Amazon DynamoDB Streams

  • DynamoDB Streams provides a time-ordered sequence of item-level changes made to data in a table.
  • DynamoDB Streams is a serverless data streaming feature that makes it straightforward to track, process, and react to item-level changes in DynamoDB tables in near real-time.
  • DynamoDB Streams stores the data for the last 24 hours, after which they are erased.
  • DynamoDB Streams maintains an ordered sequence of the events per item; however, sequence across items is not maintained.
  • Example:
    • For e.g., suppose that you have a DynamoDB table tracking high scores for a game and that each item in the table represents an individual player. If you make the following three updates in this order:
      • Update 1: Change Player 1’s high score to 100 points
      • Update 2: Change Player 2’s high score to 50 points
      • Update 3: Change Player 1’s high score to 125 points
    • DynamoDB Streams will maintain the order for Player 1 score events. However, it would not maintain order across the players. So Player 2 score event is not guaranteed between the 2 Player 1 events.
  • Applications can access this log and view the data items as they appeared before and after they were modified, in near-real time.
  • DynamoDB Streams APIs help developers consume updates and receive the item-level data before and after items are changed.

DynamoDB Streams Features

  • Streams allow reads at up to twice the rate of the provisioned write capacity of the DynamoDB table.
  • Streams have to be enabled on a per-table basis.
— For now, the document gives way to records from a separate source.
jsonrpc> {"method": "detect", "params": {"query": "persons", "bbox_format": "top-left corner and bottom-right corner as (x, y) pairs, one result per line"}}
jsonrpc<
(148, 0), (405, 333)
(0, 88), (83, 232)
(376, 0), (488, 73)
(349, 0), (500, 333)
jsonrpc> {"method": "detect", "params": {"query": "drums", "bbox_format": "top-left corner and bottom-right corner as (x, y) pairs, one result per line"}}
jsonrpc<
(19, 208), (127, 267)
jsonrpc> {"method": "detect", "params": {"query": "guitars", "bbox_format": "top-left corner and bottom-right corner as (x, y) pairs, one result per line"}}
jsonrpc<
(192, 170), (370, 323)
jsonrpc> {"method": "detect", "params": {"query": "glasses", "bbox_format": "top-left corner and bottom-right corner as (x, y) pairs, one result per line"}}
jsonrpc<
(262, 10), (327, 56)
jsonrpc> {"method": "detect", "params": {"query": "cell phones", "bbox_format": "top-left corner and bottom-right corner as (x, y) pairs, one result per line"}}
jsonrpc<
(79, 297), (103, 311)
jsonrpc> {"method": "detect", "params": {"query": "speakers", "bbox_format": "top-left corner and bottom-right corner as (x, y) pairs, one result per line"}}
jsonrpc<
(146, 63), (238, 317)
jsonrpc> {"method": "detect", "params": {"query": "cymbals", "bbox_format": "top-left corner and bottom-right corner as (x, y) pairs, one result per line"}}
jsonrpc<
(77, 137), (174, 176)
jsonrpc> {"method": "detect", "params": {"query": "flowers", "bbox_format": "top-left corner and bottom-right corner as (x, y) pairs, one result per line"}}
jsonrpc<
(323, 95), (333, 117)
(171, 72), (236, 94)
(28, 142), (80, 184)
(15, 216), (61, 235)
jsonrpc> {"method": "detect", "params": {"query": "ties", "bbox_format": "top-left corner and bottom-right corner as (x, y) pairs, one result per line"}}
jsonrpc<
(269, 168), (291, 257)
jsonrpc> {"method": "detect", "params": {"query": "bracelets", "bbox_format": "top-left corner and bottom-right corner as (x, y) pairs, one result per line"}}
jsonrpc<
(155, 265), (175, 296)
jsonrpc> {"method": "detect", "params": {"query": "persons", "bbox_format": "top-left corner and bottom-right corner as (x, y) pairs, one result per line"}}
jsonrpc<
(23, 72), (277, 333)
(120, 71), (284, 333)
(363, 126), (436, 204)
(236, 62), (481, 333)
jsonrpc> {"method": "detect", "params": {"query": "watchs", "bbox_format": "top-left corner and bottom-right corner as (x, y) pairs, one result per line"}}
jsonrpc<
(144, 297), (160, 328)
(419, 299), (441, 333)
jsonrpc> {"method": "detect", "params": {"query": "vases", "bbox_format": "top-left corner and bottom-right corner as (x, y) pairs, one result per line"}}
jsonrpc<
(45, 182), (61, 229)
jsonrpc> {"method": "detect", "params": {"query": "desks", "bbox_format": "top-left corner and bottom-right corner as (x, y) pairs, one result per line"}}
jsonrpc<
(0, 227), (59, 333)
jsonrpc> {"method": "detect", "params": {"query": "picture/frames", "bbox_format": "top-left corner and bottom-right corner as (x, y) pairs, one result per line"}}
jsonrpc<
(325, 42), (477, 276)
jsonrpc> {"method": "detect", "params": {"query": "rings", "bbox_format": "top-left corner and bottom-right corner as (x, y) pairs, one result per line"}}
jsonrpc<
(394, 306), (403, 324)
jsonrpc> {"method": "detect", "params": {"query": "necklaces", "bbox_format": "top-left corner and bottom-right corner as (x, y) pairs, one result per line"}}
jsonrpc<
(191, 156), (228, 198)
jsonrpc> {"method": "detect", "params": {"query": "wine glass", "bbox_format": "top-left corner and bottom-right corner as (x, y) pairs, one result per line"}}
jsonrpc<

When enabled on a table, DynamoDB captures information about every modification to data items in the table.
  • Streams support Encryption at rest to encrypt the data.
  • Streams are designed for No Duplicates so that every update made to the table will be represented exactly once in the stream.
  • Streams write stream records in near-real time so that applications can consume these streams and take action based on the contents.
  • Stream records contain information about a data modification to a single item in a DynamoDB table.
  • Each stream record has a sequence number that reflects the order in which the record was published to the stream.

Stream View Types

  • When enabling a stream on a table, you must specify the stream view type, which determines what information is written to the stream:
  • KEYS_ONLY: Only the key attributes of the modified item.
  • NEW_IMAGE: The entire item, as it appears after it was modified.
  • OLD_IMAGE: The entire item, as it appeared before it was modified.
  • NEW_AND_OLD_IMAGES: Both the new and the old images of the item (recommended for maximum flexibility).

Use Cases

  • Multi-Region Replication: Keep other data stores up-to-date with the latest changes to DynamoDB (used by DynamoDB Global Tables).
  • Real-time Analytics: Stream data to analytics services for real-time insights.
  • Event-Driven Architectures: Trigger actions based on changes made to the table.
  • Data Aggregation: Aggregate data from multiple tables into a single view.
  • Audit and Compliance: Maintain audit logs of all changes to data.
  • Search Index Updates: Keep search indexes (e.g., OpenSearch) synchronized with DynamoDB data.
  • Cache Invalidation: Invalidate caches when data changes.
  • Notifications: Send notifications when specific data changes occur.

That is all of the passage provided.